Data Protection News Dec 18

Round-up of Data Breaches and ICO Fines
Brexit – Impact on International Data Transfers
The new UK PECR Liabilities have come into force
Facebook Issued with Maximum Fine
March 8 2019

New PECR Liabilities

On December 17th, 2018, the UK issued the latest amendments to PECR. The new rules allow the ICO to hold directors and senior officers personally liable where PECR breaches happen either with their consent or due to their negligence. The ICO have been clamouring for this change in law for many years due to their low recovery rates on PECR fines, caused by so-called ‘Pheonixing’. This is where a company that is issued with a fine, liquidates to avoid the fine, only for the Director to reappear at the helm of another organisation and re-offend. The law change means that directors can be fined up to £500,000. Now would be a good time for organisations to complete an internal PECR audit!

Brexit – Impact on International Data Transfers

Amidst all the uncertainty surrounding Brexit are an army of advisors, lawyers and consultants planning for all potential outcomes, whatever way the negotiations and votes happen to go. This is no different in the world of data protection and this article will briefly outline the impact of Brexit on international data transfers and data protection.

Before we talk about Brexit, here is a reminder about international data transfers. Transfers can happen to countries outside the EU based on one or more safeguards such as:

  • An assessment of ‘adequacy’ (including being list on the EU Journal of adequacy decisions)
  • The adoption of binding corporate rules
  • The adoption of model contract clauses

In the absence of any of these safeguards, international data transfers can still occur on one of several exceptions that are also listed in the legislation.

Along comes Brexit. On the 15th of November 2018, the UK Government and EU Commission jointly published a proposed agreement on the terms of Brexit.

The agreement establishes a transition period from 30 March 2019 until 31 December 2020 during which the UK will remain subject to all EU laws other than those expressly excluded.

So, what does the draft exit deal mean in terms of data protection?

There are 5 main areas of impact for data protection:

  1. The same laws will be applicable during the transition period, so the UK will still be bound by the GDPR.
  2. The Court of Justice of the European Union (CJEU) will keep Jurisdiction over the UK, continuing to arbitrate UK court interpretation of data protection law
  3. The UK will still be treated as a member state during the transition period.
  4. There will be no participation of the UK in EU decisions. The ICO’s role on the EDPB may be reduced to an observer role only.
  5. Data captured before the end of the transition period will continue to be protected by GDPR, but data captured after the transition period may be governed by a different regime of data protection laws.

The UK and EU have also published a non-binding declaration that states the ambition to adopt an adequacy decision for the UK by the end of transition. Securing an adequacy decision will be integral to supporting a free flow of personal data between the EU and the UK once the transition period comes to an end.

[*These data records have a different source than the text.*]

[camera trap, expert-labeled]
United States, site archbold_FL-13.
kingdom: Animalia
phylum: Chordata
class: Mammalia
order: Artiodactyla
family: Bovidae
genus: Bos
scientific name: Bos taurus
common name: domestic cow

If the deal is rejected, the UK could leave the EU on 29 March 2019 without any transitional arrangements. Data transfers between the UK and EU would therefore be treated as transfers to a third country, requiring one of the other safeguards to be put in place such as binding corporate rules or model clauses. Plan for a surge of contractual renegotiations, if this situation transpires.

ICO Fines

As well as the second record breaking fine which was this time levied against Facebook, there were many other six-figured fines in the last quarter, including

  • ACT Response fined £175,000 for making 500,000 marketing calls to TPS subscribers
  • DM Bedroom Designs fined 160,000 for making 1.6 million calls to TPS subscribers
  • Uber fined £385,000 for failing to protect data during a cyber-attack in late 2016
  • Tax Returned Limited fined £200,000 for sending 14.8 million unsolicited texts

The ICO have also issued hundreds of fines for non-payment of Data Protection fees. The total value of these fines has not been published.

The year-end total of ICO fines for 2018 was £6,639,000 which is a 57% increase on the previous year.

For more detailed information about ICO fines, see the ICO enforcement webpage:

Data Breaches

Stats from December 2018 show that 8000 UK data breaches were reported to the ICO in the 6 months following the GDPR go-live date.

On the global stage, the biggest breaches from Q4 2018 were:

Marriott – 500 Million guests

Quora – 100 Million users

Google – 52 Million Users

Atrium Health – 2.65 million patients affected

Did you know?...

Facebook were fined £500,000

Hot on the heels of the record-breaking Equifax fine, Facebook were also fined the maximum amount allowable under the DPA (1998). This was for: lack of informed consent, not having a lawful basis for processing and failing to apply due diligence to ensure that apps using their data were consistent with the terms and conditions of their platform. In the enforcement notice, the Information Commissioner calls out the fact that if it were not for the statutory limits the fine would have been much higher – this sends a clear message to that the ICO are chomping at the bit to exercise the new maximum fine limits under GDPR.

GDPR Adoption Indicators:

Forrester Security Survey: 56% of security professionals say their organisation is not fully in line with the new legislation.

Bitkom Conference Survey: only 24% of attendees have fully adopted the new rules.